生活保護ケースワーカー奮闘記

令和時代に福祉事務所のケースワーカーとして働く公務員の皆さん、またその関係組織の方々に関する情報を提供します。

ケースワーカーの役割 その4

CWとして大変な業務の一つとして、他法制度の理解があります。生活保護は最後のセーフティーネットと言われているように、ありとあらゆる制度を使ってもなお生活できない時に活用するものです。そのため、他法制度を使わず単に保護費を出し続けるのは得策ではなく、様々な制度を併用していく必要があります。

 

また、他法を使うことで生活の質が向上したり安定したりするので、福祉事務所が積極的に受給者に対して他法活用を働きかけることも必要になります。

 

例えば高齢者で独居生活が難しくなって来た場合、CWが介護保険制度の知識があればこの受給者に対して介護認定、サービス導入の働きかけができます。包括支援センターの職員さんと引き合わせたり、一緒に説明をすることで受給者も理解が深まります。

 

また、障害世帯であれば、CWに障害福祉サービスの知識があることで、この者に障害福祉サービスの導入を働きかけたり、B型作業所への通所を提案することができます。

 

確かに何もしなくても保護費だけ出していけば生活はできます。しかし、それだけでは生活の自立には繋がりにくいです。また、生保受給者には社会との断絶が目立つ方も多く、なかなか自分自身でこれらの制度の理解をすることも難しいです。外部、福祉事務所からの刺激があることで耳を傾け、自分の問題として認識する人もいてくれることから、他法の知識があることで幅広い仕事をすることができます。

 

さて、他法制度の理解は他にも利点があります。

 

例えばずっと精神疾患を抱えていた受給者、しかし精神保健福祉手帳の存在を知らず生活をしていたところCWから取得を勧められました。主治医に相談したところ、取得できる、何故今まで取得していなかったのかと言われたそうです。

 

手帳申請は別の地域福祉を担当する部署、審査は都道府県で行いますが、申請すると数ヶ月でその等級が決まります。手帳を持つことでバスを半額で乗れるようになったり、公共施設の利用料が半額になったりします。

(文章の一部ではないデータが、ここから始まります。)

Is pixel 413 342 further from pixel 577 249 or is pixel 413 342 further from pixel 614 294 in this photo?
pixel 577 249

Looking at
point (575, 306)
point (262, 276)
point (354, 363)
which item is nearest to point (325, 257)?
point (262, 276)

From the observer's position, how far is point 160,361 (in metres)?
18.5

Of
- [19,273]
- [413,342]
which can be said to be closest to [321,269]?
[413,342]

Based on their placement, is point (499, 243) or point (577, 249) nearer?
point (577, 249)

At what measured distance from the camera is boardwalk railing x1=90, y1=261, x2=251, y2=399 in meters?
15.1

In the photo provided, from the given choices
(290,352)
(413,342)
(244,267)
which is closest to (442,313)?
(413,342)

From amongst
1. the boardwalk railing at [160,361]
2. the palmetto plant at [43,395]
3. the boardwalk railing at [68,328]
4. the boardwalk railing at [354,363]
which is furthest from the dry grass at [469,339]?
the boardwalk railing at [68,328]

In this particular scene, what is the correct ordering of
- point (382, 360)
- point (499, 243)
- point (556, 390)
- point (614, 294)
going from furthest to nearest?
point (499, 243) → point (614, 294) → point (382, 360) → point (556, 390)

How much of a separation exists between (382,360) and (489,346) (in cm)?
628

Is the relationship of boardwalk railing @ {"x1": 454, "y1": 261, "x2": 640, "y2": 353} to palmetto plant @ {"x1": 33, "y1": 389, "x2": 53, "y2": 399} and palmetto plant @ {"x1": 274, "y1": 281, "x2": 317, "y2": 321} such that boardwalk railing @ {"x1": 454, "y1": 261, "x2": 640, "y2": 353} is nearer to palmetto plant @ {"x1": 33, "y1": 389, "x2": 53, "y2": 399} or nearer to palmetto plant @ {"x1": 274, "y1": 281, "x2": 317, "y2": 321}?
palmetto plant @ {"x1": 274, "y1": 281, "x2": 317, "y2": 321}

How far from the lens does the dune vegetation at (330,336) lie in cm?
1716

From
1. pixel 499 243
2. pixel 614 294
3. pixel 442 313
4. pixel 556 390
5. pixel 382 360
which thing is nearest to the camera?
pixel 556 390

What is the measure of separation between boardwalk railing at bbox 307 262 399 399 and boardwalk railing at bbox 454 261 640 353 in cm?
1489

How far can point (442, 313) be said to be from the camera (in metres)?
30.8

また、等級が2級、1級と重度になると生活保護の保護費に加算がつくようになります。他の受給者に比べて支給される保護費がプラスになるのは非常にメリットがあります。

 

勿論、全ての精神疾患で重い等級が出るわけではありません。鬱病パニック障害、不安障害のよう障害だと3級、統合失調症の状態が長く続くと2級、のような傾向はあるそうです。具体的には医師の診断書と都道府県の審査会で決定されるので、福祉事務所で何か等級を決定することはありません。

 

精神疾患を抱えられている方だと、例えば過去に手帳の話をしてもその時に体調が悪くて話が頭に入らないこともあります。タイミングを見て本人に提案することもCWとして必要な支援になります。

 

勿論、最初から他法を知っている必要はないのです。それは、担当する受給者は以前も別の担当者で支援をしていて、その時に必要な他法精度を活用している可能性があるからです。ただ、取りこぼしがあったり、ある時担当受給者が他法活用に該当してくる場合もあります。その時に迅速な支援ができるよう、日頃から学んでおく必要があります。